Check Default Why this matters for TTS
Sample rate 22.05 kHz mono Matches VITS / FastSpeech2 / Tacotron2 training assumptions
Duration 2 s ≤ len ≤ 15 s < 2 s gives no prosody; > 15 s strains attention
SNR > 15 dB TTS reproduces noise; 15 dB ≈ speech 30× louder than noise
Text present and non-empty TTS training needs paired text
Alignment word-level present Enables phoneme-aligned training / inspection

Key Design Decisions

Why 22.05 kHz?

Most TTS systems (VITS, Tacotron2, FastSpeech2) use 22.05 kHz. Using 16 kHz loses high-frequency detail that matters for speech naturalness. 44.1/48 kHz is unnecessarily large.

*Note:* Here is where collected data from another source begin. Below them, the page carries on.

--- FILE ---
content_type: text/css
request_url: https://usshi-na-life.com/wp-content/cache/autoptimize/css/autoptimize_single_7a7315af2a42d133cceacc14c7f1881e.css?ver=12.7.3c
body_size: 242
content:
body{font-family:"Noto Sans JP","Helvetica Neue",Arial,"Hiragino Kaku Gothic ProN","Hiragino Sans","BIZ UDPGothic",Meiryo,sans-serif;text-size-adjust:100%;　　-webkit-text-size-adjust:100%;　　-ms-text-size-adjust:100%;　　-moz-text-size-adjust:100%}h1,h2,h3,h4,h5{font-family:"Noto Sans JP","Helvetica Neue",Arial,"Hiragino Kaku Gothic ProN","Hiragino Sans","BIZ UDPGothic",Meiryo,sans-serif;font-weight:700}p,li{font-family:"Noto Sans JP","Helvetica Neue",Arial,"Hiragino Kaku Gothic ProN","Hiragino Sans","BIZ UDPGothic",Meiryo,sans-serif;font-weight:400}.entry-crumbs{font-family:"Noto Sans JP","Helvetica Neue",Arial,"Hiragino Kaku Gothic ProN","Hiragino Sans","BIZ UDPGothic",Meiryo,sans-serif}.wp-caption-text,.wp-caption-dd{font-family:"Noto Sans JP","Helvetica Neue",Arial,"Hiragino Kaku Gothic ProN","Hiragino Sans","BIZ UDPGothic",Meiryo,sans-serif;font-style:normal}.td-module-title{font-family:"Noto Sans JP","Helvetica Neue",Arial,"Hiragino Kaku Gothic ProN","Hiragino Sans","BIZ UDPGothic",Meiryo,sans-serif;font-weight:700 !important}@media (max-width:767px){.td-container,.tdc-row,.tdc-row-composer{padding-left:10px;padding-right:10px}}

Why light denoising (0.3)?

Aggressive denoising removes subtle speech nuances (breath, lip sounds) that make TTS output sound natural. For TTS, clean-but-natural is better than sterile-but-artificial. If your source audio is very noisy, increase to 0.5.

Why 2–15 seconds?

  • < 2s: Too short for TTS models to learn prosody patterns
  • > 15s: Attention-based TTS models struggle with long sequences
  • Sweet spot for most TTS architectures: 5–10 seconds

Why SNR > 15 dB?

TTS training is more sensitive to noise than ASR training. The model learns to reproduce whatever is in the audio, including noise. SNR 15 dB means the speech is ~30x louder than noise — clean enough for high-quality synthesis.

Customization

For Chinese TTS

Change the ASR language detection to Chinese for better accuracy:

  - name: asr
    op: qwen3_asr
    args:
      model: Qwen/Qwen3-ASR-0.6B
      language: Chinese
      return_timestamps: true

For multi-speaker TTS

Add speaker diarization before packing. This mixes ASR and diarization operators, so run the edited pipeline with --tag latest.

  - name: diarize
    op: pyannote_diarize
    args:
      model: pyannote/speaker-diarization-3.1

Adjust quality thresholds

  # Stricter (fewer but cleaner segments)
  conditions:
    - "duration > 3"
    - "duration < 12"
    - "metrics.snr > 20"

  # Looser (more data, tolerate some noise)
  conditions:
    - "duration > 1"
    - "duration < 20"
    - "metrics.snr > 10"

Output Format

The final pack_jsonl stage produces a JSONL manifest where each line is a JSON object:

{
  "id": "segment_001__enhanced",
  "duration": 5.2,
  "text": "这是一段示例语音",
  "word_alignments": [
    {"text": "这", "start": 0.12, "end": 0.35},
    {"text": "是", "start": 0.35, "end": 0.52},
    ...
  ],
  "metrics": {"snr": 22.5}
}

Next Steps

  • Train a TTS model on the resulting manifest using your framework of choice (Tacotron2, VITS, FastSpeech2, Coqui XTTS, etc.).
  • Or feed the manifest to a pretrained engine to A/B compare your data against existing voices or to generate new audio from the transcripts you just extracted:
  • Speaker TTS — kokoro, ChatTTS, CosyVoice with a built-in speaker id.
  • Voice Cloning & TTS — CosyVoice zero-shot, Fish-Speech: synthesize in a voice you supply via reference audio.